### What is being asked
Please continue the forum post below about high write latency on a VMware virtual machine, starting right after its last sentence.

### Source passage
+===+

I hope you can help.. this is more of a sanity check just to verify my line of thinking at the minute. We've got a VMWare cluster setup that is networked to a high performance SAN. Everything performs nicely, running fio write tests I can get IOPS ~60k. So I was setting up a machine on this environment with a generous 16GB of RAM and 10vCPUs. All good so far..
I then attempted to rsync a file around 48GB in size from a remote source to this machine and as the transfer got up to a speed of about 20MB/s I quickly noticed the recipient VM slowing down and load increasing rapidly, to the point the machine became completely unstable and unusable. Trying to trace the route of this issue I logged into the host ESXi of this machine and ran esxtop. What I saw was hugely unexpected -
For the VM in question, there were 31 writes/s with a write latency of 1496.4ms!
However, looking at the actual disks themselves, they don't appear to be under much stress?

+===+

### Recorded data
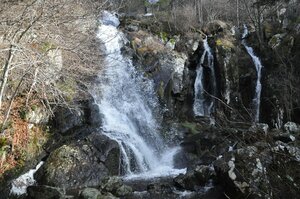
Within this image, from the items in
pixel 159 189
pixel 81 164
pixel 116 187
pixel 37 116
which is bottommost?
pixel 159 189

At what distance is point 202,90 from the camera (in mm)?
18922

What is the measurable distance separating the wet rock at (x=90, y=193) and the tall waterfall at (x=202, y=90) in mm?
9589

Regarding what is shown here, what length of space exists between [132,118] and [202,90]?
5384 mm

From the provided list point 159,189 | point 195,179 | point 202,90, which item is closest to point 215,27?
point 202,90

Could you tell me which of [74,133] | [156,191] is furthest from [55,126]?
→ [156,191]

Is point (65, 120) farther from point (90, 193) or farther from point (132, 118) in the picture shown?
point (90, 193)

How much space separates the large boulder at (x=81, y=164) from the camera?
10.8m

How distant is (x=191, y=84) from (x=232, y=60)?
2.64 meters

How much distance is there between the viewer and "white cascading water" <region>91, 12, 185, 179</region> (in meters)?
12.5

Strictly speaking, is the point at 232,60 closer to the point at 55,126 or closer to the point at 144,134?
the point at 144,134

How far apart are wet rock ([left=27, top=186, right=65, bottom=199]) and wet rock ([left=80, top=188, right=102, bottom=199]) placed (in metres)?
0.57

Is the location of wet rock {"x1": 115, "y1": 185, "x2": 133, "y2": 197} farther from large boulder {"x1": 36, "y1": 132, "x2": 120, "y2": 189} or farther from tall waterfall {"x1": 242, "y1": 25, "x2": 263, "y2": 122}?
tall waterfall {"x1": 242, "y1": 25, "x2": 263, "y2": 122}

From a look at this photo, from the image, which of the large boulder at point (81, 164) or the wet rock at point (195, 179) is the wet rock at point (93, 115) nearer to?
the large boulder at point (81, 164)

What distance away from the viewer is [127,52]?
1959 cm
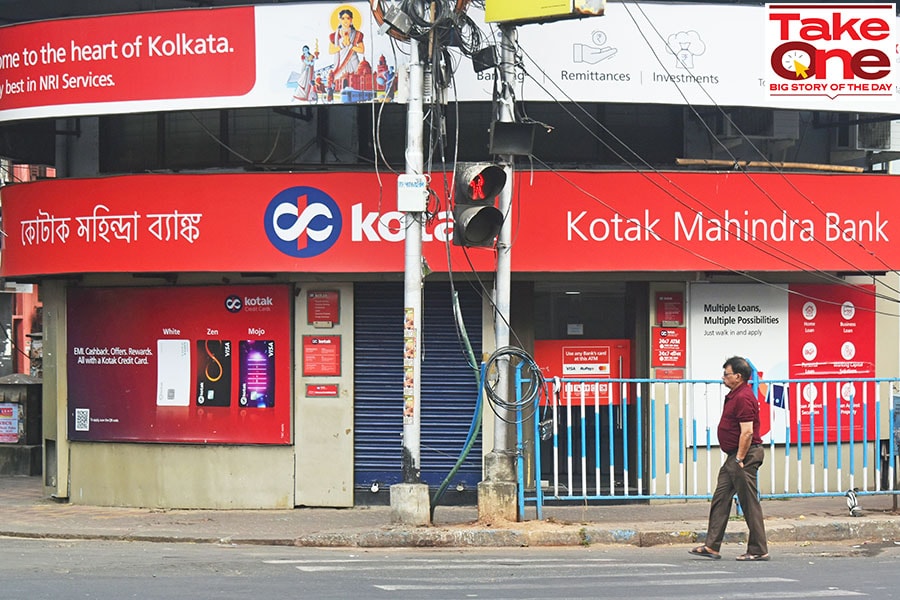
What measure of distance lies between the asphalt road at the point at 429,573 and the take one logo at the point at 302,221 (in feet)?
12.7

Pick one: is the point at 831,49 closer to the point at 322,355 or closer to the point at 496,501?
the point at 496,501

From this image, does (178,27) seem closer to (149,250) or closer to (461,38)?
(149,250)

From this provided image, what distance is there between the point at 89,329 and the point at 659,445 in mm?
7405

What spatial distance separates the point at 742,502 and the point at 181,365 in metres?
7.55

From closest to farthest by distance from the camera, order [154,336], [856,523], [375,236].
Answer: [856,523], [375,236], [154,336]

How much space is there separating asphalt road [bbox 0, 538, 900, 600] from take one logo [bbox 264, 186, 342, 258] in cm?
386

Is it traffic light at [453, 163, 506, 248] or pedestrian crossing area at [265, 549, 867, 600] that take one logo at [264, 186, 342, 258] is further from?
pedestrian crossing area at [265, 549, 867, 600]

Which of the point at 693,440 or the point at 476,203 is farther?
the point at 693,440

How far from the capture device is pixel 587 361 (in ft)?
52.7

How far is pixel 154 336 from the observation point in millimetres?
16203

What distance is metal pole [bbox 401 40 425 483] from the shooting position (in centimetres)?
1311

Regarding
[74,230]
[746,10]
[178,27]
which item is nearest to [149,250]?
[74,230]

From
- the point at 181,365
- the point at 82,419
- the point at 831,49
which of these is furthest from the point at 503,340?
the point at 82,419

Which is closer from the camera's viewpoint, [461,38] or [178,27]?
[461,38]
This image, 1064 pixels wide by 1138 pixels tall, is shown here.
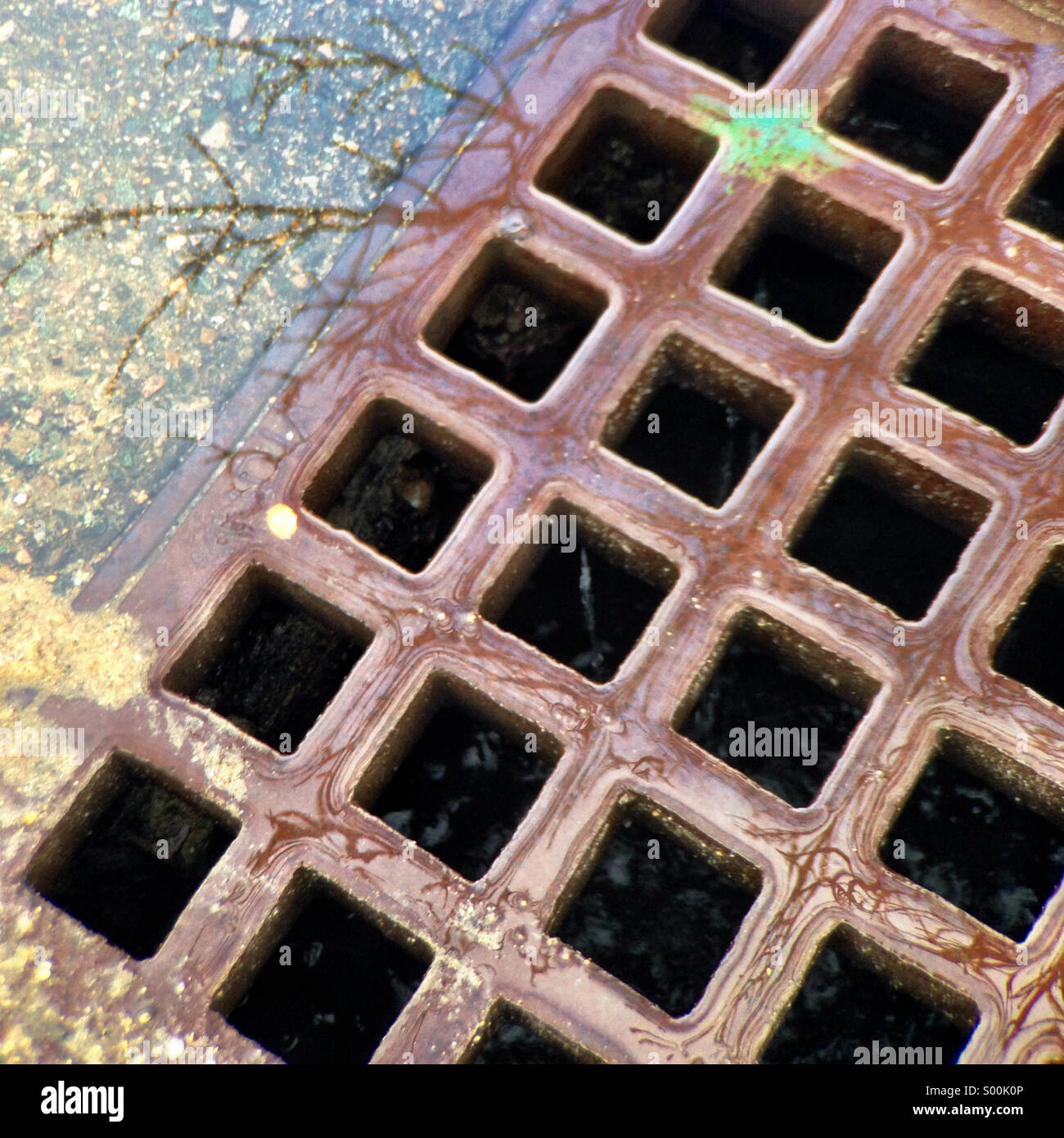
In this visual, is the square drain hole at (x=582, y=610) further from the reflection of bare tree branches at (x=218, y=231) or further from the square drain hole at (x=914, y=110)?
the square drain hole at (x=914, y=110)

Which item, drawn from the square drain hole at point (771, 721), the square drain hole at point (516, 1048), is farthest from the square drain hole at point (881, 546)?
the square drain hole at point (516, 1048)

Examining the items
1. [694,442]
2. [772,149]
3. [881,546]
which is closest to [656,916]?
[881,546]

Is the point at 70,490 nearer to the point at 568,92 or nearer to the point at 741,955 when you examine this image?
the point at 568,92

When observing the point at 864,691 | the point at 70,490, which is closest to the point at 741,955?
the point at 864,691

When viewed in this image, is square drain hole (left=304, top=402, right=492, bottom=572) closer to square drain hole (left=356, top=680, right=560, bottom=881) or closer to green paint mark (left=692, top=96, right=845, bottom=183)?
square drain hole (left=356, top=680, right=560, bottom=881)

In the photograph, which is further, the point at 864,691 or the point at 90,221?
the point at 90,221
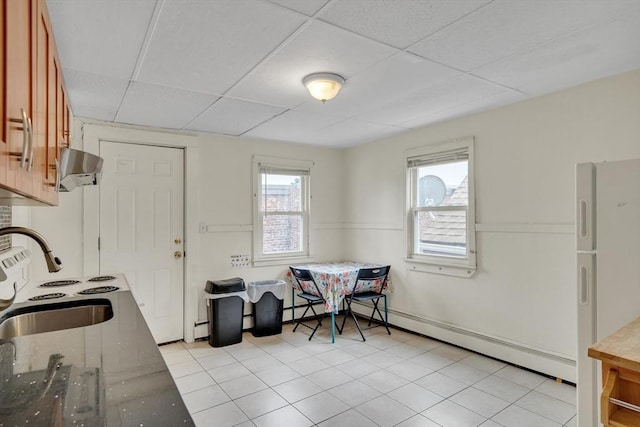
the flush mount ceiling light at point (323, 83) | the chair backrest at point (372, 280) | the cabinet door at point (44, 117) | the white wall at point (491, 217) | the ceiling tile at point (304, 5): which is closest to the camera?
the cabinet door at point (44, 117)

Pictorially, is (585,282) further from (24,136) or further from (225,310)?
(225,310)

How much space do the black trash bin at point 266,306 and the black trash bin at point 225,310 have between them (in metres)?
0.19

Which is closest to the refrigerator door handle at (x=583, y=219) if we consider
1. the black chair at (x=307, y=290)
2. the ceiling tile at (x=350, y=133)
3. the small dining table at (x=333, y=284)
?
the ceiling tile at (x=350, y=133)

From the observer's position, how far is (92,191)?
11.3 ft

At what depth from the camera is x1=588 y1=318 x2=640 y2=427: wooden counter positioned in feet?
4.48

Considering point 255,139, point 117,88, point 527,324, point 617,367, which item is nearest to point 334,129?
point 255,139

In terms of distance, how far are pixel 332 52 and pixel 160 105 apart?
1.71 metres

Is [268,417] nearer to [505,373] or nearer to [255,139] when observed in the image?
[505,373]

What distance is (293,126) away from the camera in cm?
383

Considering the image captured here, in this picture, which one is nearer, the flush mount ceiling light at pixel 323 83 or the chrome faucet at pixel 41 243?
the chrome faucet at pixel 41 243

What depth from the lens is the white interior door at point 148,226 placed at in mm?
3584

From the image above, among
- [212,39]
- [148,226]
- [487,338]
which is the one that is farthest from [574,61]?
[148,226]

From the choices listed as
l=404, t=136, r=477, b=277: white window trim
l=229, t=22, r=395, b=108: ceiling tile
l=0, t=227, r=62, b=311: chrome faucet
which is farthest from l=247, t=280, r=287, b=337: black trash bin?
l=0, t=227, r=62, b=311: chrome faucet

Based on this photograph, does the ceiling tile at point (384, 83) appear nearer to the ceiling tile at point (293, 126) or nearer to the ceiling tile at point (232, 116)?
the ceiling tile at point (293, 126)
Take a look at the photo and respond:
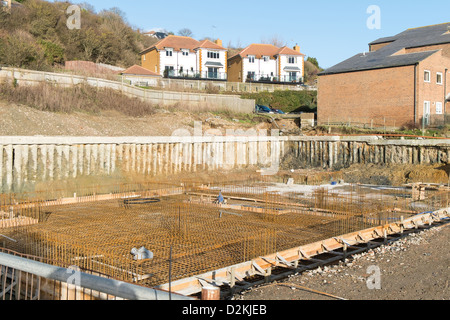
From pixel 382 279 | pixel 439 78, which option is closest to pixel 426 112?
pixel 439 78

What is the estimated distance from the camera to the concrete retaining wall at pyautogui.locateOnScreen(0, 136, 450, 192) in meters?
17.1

+===+

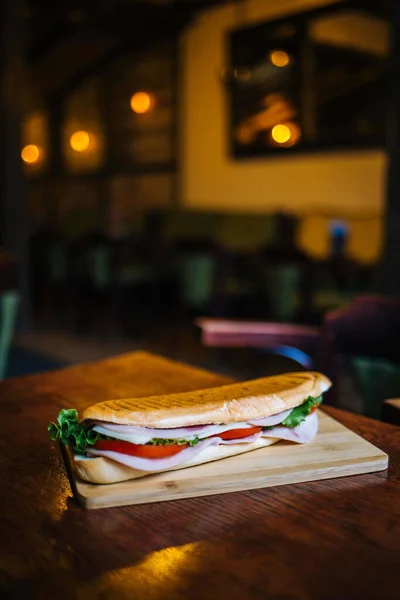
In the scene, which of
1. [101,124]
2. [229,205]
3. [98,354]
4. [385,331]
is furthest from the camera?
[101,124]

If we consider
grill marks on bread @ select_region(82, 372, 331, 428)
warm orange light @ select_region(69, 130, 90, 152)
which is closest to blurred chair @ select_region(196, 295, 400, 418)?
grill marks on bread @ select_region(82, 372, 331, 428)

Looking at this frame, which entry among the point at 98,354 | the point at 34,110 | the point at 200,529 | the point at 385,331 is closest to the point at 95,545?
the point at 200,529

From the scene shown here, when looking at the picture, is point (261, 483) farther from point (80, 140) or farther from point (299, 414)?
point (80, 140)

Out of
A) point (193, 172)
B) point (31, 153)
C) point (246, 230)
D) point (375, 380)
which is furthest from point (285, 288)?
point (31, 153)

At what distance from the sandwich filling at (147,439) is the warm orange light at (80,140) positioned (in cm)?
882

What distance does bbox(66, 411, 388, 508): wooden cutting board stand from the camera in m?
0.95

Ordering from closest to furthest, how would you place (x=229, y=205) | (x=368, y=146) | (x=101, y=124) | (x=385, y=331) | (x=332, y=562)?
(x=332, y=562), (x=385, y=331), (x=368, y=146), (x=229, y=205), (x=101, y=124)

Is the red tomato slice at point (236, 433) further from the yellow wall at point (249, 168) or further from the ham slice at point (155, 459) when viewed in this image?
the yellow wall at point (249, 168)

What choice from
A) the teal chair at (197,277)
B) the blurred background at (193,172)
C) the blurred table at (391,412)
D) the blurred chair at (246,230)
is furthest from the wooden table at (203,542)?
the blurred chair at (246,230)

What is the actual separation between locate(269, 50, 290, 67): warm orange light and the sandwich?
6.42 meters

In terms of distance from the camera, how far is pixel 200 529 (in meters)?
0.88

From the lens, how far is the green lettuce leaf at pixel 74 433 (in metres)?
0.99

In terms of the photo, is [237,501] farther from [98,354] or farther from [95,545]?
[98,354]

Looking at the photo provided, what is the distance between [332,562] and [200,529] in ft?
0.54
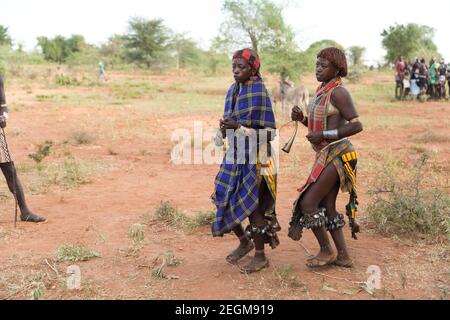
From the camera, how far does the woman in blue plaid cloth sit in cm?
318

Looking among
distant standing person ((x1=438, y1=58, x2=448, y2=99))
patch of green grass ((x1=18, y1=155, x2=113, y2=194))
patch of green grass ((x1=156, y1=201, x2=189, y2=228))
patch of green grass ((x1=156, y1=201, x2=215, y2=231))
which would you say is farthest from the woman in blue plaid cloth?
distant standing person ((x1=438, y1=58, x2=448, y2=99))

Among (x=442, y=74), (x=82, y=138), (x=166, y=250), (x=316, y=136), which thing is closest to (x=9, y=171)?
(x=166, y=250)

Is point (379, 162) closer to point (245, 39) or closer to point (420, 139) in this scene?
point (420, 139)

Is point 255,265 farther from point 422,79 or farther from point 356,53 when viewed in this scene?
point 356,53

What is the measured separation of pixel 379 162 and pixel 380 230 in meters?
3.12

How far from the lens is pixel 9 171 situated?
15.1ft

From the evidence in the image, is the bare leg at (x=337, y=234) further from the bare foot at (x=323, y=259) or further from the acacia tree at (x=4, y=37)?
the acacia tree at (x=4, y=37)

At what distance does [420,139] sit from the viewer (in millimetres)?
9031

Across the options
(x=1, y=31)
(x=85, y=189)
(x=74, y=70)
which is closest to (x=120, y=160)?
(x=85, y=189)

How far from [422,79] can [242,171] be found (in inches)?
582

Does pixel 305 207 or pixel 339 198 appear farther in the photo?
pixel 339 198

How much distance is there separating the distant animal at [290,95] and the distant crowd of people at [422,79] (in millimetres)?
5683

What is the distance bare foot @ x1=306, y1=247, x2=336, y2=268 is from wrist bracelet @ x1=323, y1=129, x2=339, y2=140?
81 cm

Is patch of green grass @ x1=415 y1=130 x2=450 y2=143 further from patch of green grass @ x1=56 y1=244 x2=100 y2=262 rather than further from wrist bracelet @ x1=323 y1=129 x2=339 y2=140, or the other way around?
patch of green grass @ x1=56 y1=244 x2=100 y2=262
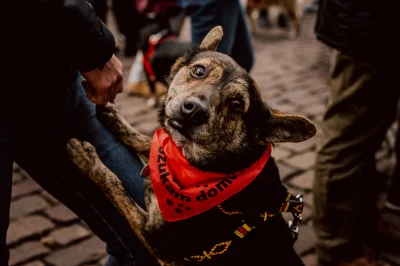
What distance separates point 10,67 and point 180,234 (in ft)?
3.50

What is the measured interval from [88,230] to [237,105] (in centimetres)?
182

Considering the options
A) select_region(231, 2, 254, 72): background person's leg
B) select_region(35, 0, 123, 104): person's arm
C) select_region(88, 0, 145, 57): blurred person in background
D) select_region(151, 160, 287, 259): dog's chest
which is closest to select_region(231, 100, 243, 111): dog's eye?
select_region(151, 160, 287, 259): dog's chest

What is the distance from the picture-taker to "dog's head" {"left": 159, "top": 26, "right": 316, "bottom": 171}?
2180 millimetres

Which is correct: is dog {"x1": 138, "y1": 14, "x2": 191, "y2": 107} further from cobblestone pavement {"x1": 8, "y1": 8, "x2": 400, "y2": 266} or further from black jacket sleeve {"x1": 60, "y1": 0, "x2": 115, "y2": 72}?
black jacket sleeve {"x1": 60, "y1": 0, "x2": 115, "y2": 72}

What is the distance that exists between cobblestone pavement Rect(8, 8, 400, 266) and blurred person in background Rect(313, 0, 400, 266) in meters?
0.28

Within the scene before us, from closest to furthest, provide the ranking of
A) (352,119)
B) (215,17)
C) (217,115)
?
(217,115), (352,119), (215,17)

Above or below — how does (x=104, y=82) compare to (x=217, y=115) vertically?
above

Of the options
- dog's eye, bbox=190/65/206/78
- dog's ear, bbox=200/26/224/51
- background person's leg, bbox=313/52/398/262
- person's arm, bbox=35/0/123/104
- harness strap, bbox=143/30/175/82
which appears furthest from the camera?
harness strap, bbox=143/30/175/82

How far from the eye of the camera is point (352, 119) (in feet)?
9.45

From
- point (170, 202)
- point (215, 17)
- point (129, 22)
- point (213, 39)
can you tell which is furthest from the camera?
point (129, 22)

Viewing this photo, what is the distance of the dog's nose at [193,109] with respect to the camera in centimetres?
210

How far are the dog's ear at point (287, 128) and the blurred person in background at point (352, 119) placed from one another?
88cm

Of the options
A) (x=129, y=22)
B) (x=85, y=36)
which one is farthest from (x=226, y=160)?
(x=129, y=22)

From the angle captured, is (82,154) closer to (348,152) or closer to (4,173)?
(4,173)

+===+

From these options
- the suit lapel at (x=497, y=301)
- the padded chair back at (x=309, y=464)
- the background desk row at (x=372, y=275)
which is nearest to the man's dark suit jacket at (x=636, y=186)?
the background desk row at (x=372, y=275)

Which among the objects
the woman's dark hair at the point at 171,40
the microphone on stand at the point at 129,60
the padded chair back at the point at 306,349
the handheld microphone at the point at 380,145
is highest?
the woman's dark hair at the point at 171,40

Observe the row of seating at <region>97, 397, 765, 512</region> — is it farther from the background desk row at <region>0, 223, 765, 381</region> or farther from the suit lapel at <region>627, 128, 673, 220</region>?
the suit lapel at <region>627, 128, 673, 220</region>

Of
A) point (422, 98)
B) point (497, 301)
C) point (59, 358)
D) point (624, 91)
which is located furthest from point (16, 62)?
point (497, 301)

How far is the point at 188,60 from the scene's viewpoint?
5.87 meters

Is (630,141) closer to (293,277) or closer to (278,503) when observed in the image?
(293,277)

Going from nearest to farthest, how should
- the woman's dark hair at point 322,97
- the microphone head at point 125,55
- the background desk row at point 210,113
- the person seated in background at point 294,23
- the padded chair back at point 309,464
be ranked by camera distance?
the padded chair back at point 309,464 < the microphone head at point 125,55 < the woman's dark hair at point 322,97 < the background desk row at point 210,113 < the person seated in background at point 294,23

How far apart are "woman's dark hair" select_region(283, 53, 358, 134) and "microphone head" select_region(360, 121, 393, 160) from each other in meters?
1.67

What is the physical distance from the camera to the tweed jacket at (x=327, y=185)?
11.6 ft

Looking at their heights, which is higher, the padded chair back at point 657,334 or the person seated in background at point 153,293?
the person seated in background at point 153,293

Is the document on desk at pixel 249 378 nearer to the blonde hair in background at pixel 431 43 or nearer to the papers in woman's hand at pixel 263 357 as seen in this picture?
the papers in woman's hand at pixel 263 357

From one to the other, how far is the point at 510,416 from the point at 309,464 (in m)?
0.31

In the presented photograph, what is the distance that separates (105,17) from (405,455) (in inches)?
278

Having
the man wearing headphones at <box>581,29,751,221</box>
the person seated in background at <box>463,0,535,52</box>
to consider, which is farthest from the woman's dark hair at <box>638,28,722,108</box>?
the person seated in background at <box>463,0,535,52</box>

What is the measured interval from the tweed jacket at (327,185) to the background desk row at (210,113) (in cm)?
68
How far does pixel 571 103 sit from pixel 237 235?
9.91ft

+===+

### Response to this task
So, I guess the million dollar question, why do you think this might be happening, secondly any way I can further diagnose the issue and third, this is abnormal right?!
The latency can be caused by disk provisioning in Virtual Machine. Double check both networking and disk provisioning. I’d recommend Thick provisioned Eager Zeroed type of provisioning to avoid READ->MODIFY->WRITE operations (which is the default for both thin and lazy zeroed provisioning). Typical READ->WRITE can decrease the latency.
Can you provide more information about the networking? Also check the latency of the network.